Einschüchterung in der analogen Welt
Menschen pilgern in sein Dorf, versammeln sich vor seiner Wohnung, bewerfen sein Haus mit Eiern oder bestellen Gegenstände in seinem Namen. Eine junge Frau gaukelte ihm sogar Interesse an einer Beziehung vor, nur um ihn anschließend im Internet zu demütigen und öffentlich bloßzustellen. Nun wurde Rainer Winkler wegen Körperverletzung zu zwei Jahren Haft verurteilt. Aus seiner Sicht waren die Tätlichkeiten möglicherweise hilflose Versuche, sich gegen die übergroße tägliche Anfeindung und Bedrohung zur Wehr zu setzen.
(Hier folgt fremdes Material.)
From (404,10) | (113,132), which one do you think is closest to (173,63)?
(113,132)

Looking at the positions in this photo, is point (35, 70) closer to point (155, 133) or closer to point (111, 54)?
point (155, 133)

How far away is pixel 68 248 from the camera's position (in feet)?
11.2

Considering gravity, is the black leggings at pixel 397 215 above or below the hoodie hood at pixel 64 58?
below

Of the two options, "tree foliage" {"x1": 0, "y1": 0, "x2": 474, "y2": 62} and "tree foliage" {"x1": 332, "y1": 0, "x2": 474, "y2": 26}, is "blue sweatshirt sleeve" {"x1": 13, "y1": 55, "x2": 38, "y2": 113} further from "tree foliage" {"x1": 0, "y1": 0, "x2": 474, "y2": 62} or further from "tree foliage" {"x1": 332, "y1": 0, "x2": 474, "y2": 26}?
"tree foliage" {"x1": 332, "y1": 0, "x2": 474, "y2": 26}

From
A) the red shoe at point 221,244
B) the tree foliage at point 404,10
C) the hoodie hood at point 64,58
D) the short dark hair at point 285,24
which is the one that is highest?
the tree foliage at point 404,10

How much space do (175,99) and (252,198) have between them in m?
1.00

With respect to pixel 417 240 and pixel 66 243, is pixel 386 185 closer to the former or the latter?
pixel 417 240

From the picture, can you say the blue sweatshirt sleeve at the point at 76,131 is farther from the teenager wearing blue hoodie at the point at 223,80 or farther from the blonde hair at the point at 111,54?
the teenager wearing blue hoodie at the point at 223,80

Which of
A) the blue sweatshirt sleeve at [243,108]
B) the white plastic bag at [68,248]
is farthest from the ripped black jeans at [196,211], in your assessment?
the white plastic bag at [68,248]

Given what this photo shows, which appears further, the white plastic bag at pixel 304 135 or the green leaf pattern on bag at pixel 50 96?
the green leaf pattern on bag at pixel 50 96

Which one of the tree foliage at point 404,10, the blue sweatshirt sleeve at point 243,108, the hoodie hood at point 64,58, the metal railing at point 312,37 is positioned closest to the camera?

Der Fall Winkler führe vor Augen, dass Anfeindungen im Internet "längst kein Einzelphänomen" mehr seien, "sondern eine Strategie, die auch mit gezielten Aktionen eingesetzt wird", sagt die Rechtsanwältin Josephine Ballon von der Organisation HateAid, einer Beratungsstelle für Betroffene von Hass im Netz. "Vor allem haben wir auch gesehen, wie der digitale Hass ganz schnell in analoge Gewalt umschlagen kann." Es sei "leider ein sehr beliebtes Mittel", dass Menschen bei solchen Angriffen persönliche Informationen wie die Anschrift einer Person missbrauchen, "um den Einschüchterungseffekt in die analoge Welt zu tragen", so Ballon.
Der Internet-Experte Sascha Lobo schrieb in seiner Kolumne auf "Spiegel online", Justiz, Medien und Gesellschaft hätten im Fall Winkler eklatant versagt. Niemand habe versucht, zu verhindern, dass der "Drachenlord" zur Zielscheibe einer "kollektiven Hassfolklore" wurde, und am Ende sei Winkler verurteilt worden, während diejenigen, die ihn jahrelang drangsaliert, belästigt und bedroht haben, wohl keine Strafe zu befürchten hätten.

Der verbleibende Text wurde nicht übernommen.